Após alguns anos de profissão (estou completando agora em outubro 3 anos de carreira), já ouvi questionamentos de algumas pessoas que, por desconhecer como fazer branding, defendem a ideia de que possuir um traço "único" implicaria em limitar seu valor estético. Eu discordo, pois acredito que esse tipo de pensamento, além de radical, ignora aspectos básicos do mercado. É importante que um ilustrador possua uma amplitude de estilos (hiper-realista, caricatura, cartoon/infantil, etc). Porém, quando se trata do trabalho de um arte-ilustrador, que é meu caso, é importante que esse profissional mantenha seu estilo peculiar, pois será exatamente esse o seu diferencial no mercado. Ter uma produção que se "repete" esteticamente é o modo desta ser fixada pelo público. Uma arte-ilustração é uma obra que possui, em cada traço, em cada linha e modo próprio de aplicação da cor, a personalidade do autor.

03. Quais ferramentas o ilustrador precisa saber utilizar pra ser reconhecido no mercado como um bom profissional?
Sinceramente não acredito que seja apenas a técnica/software/etc. que torne alguém um "bom profissional", mas sim, o nível de bagagem cultural absorvida, porque quem detém o conhecimento ainda é - e sempre será - o ser humano. (O que fazer com toda a técnica apreendida se você nada tem a dizer?). O que faz um trabalho ser "denso", cheio de camadas, é o conhecimento adquirido até então (seja de modo empírico, como viagens, trocas de experiências práticas com outros profissionais, etc; ou teórico, através de estudo/pesquisa).

Com isso, eu não quero dizer que não seja importante o conhecimento de programas de criação/edição de imagem/som, etc.; tudo o que se puder "apreender" será útil. O que quero dizer é que muitos estudantes/recém-formados acreditam, por exemplo, ser sumariamente necessário o conhecimento do Photoshop "nível jedi", e que isso, por si só, já basta. Pensar dessa forma é uma grande bobagem.

Um profissional hoje não vale mais tão somente pela quantidade de cursos que faz, tampouco vale apenas pelo número de softwares que aprendeu. Ele vale, sim, pela capacidade que tem em aplicar todo esse conhecimento de forma inovadora e prática, afim de atender a demanda existente. Em outras palavras, o profissional de hoje vale por sua raridade no mercado.

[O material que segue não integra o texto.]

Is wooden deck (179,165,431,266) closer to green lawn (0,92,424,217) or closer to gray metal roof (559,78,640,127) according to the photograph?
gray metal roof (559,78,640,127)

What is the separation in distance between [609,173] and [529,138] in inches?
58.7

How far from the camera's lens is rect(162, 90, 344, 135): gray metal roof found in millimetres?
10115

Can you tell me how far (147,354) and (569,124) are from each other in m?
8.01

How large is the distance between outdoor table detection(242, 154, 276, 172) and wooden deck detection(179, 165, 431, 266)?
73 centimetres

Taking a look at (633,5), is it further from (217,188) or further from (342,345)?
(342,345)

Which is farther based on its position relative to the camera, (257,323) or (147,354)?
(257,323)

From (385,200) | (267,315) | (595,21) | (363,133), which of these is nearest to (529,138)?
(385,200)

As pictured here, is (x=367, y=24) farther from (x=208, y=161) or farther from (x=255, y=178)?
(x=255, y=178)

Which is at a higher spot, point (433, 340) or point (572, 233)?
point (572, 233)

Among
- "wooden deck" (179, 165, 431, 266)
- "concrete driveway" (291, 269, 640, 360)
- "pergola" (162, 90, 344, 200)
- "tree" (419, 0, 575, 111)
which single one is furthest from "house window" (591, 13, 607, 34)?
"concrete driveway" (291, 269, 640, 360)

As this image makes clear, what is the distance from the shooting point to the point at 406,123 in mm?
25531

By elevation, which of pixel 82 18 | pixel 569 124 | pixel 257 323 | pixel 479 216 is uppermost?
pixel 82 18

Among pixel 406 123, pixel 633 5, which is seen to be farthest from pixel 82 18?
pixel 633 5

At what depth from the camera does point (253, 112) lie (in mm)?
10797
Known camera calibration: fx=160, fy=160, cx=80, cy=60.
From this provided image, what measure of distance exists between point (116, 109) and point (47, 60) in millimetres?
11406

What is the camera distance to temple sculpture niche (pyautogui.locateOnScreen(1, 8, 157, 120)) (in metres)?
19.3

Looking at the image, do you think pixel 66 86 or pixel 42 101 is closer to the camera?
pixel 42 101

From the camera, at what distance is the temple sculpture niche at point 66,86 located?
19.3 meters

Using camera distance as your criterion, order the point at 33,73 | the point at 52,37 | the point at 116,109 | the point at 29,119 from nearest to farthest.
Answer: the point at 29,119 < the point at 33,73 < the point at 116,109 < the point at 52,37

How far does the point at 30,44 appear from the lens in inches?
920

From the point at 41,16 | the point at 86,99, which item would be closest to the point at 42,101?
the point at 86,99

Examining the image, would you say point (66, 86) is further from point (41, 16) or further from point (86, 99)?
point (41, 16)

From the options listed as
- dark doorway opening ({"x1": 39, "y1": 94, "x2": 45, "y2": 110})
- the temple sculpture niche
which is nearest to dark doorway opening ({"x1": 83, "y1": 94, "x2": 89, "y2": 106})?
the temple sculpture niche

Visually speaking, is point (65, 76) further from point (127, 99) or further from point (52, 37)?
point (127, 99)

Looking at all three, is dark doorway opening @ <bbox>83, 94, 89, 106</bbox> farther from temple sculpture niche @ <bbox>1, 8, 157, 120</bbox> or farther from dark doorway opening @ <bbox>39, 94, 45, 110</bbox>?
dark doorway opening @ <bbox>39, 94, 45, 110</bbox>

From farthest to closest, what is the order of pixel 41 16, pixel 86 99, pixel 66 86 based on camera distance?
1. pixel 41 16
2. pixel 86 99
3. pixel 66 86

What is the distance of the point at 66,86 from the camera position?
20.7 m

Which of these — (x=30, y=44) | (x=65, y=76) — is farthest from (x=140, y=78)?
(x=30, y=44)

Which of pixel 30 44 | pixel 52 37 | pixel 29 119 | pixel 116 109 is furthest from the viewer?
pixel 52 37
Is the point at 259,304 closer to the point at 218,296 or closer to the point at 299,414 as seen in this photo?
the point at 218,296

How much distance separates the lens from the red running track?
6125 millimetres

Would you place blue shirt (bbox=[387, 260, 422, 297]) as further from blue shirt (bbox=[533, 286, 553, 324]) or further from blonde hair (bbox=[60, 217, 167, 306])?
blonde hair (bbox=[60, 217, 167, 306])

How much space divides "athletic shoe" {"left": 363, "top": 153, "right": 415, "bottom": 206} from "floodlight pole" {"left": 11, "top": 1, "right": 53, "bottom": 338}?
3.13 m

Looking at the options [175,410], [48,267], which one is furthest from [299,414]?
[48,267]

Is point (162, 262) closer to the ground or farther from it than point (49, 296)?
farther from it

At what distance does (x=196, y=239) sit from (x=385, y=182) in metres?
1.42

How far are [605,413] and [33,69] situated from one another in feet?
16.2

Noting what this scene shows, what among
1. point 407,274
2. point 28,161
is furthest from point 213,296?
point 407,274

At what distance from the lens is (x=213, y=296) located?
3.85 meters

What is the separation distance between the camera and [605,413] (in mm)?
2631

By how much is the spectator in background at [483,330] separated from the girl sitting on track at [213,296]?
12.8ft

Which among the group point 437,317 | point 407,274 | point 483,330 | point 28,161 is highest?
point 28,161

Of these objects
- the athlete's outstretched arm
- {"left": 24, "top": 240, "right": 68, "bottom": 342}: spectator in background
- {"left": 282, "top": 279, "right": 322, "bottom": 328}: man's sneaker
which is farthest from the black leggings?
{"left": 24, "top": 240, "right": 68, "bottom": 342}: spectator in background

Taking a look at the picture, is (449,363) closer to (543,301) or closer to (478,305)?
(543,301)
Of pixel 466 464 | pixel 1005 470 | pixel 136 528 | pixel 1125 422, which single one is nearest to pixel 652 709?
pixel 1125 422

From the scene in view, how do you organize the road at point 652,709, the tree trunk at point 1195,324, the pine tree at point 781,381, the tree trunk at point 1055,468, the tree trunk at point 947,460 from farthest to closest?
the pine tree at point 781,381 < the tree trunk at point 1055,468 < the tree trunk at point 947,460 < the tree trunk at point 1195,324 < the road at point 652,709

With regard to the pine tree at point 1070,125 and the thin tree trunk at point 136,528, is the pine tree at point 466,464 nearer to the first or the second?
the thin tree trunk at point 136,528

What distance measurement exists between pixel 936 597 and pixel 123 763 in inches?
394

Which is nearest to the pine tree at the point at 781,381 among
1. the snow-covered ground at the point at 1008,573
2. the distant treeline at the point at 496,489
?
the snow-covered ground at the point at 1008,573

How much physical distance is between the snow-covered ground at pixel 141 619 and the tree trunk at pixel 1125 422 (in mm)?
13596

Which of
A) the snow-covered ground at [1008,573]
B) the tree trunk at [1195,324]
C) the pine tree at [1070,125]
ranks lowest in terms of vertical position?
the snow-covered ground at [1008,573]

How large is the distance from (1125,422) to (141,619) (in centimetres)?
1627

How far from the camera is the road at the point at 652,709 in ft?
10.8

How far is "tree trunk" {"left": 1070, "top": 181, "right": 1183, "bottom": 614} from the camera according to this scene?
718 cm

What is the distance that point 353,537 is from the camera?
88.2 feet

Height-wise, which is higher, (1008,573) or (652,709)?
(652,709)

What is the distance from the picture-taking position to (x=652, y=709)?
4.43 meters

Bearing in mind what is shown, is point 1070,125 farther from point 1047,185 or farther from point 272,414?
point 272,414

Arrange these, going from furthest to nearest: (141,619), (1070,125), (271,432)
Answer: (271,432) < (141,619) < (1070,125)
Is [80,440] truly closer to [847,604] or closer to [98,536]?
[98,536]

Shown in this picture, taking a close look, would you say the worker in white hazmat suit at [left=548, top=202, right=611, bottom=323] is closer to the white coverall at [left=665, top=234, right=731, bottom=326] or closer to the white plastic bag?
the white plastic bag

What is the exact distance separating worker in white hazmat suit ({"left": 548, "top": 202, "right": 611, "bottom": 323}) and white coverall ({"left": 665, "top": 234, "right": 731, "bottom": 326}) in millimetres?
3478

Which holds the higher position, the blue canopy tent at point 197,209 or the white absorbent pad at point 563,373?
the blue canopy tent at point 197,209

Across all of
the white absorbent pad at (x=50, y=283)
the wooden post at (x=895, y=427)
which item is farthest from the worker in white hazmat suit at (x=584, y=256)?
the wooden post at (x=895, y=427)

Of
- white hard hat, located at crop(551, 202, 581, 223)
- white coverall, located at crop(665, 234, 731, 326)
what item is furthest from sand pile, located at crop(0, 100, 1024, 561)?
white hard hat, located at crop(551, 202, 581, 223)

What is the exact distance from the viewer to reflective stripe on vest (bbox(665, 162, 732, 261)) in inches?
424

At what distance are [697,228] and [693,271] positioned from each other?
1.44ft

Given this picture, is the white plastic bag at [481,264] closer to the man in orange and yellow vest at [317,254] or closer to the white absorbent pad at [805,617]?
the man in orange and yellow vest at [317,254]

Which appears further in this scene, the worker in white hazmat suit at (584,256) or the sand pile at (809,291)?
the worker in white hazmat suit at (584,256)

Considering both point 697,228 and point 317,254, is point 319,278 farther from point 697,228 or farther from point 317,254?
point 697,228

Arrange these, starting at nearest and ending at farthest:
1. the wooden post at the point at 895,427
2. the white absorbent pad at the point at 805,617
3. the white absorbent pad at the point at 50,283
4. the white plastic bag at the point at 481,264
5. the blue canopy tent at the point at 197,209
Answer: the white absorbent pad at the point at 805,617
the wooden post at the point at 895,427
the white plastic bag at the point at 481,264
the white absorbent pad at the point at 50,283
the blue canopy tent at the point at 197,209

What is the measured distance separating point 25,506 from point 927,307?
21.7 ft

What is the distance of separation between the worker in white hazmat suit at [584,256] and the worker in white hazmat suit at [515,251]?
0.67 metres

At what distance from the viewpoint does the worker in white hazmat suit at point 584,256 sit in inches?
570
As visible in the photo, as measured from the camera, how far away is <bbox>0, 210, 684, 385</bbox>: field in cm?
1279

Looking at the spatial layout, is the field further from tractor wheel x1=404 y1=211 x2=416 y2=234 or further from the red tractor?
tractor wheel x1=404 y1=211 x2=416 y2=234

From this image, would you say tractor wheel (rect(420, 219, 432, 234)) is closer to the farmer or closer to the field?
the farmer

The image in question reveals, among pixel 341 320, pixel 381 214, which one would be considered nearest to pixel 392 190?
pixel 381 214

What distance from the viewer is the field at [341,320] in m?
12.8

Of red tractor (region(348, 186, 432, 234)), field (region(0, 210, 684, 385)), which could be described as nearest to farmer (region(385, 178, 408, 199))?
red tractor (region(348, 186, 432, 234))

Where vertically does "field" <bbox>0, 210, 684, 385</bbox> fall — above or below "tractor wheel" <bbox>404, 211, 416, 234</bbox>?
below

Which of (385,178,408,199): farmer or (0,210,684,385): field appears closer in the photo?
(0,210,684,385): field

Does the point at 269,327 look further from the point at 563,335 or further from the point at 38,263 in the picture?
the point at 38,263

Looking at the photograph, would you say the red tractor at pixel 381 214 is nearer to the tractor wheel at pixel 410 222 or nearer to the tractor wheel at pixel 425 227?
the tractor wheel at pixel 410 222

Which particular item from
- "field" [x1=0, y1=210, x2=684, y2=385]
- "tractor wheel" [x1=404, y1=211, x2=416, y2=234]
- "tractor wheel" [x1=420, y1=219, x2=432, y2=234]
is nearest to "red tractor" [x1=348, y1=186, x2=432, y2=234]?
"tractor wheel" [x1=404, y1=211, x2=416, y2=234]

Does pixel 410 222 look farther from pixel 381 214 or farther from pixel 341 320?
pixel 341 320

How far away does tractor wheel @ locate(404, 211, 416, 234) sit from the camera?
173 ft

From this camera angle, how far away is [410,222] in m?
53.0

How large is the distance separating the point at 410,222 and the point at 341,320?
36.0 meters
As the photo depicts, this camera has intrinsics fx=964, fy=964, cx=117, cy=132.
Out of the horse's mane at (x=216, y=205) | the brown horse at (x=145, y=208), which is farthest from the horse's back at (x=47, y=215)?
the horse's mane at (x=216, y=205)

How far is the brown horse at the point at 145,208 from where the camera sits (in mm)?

04. Como procurou promover o próprio nome para ser reconhecido no mercado (marketing pessoal)?
Logo que comecei a trabalhar como freela procurei aplicar minha arte em produtos, afim de promover meu trabalho no mercado. Entrei em contato com empresas com as quais hoje tenho parceria no desenvolvimento de posters e quadros (Urban Arts e Cartazêra) e adesivos para eletrônicos, os Cazuloskinz.

Já obtive um retorno bem bacana através das parcerias. Em 2010, através de uma parceria com o Cartazêra, a Rede Globo decorou a cenografia do quarto de uma das personagens (atriz Fernanda Souza) da novela "Tititi". (Veja o post completo aqui).

Em breve pretendo ampliar o leque de produtos, desenvolvendo também calendários, bottons e canecas customizadas.

---

Alguns já devem conhecer o consultor de empresas Waldez Ludwig. Não sei exatamente de que ano foi a entrevista abaixo (talvez 2007), mas isso não importa. O que mais gosto nessa entrevista é a lucidez e clareza com a qual o Waldez explica sobre a importância de um novo pensamento profissional frente a esse ao mercado de trabalho, independente da área de atuação. Boa entrevista! ;)



2 comentários:

Igor Tiogo disse...

Muito bom o video do Waldez. E muito bom o seu trabalho também Ana, parabéns pelos 3 anos de batalhas, continue rabiscando e deixando as coisas mais coloridas pelo mundo!

Danilo Saltarelli disse...

PQP!!!! Que demais seu blog!!!!!! Só o topo ja me fez te seguir, muito boooom!!!!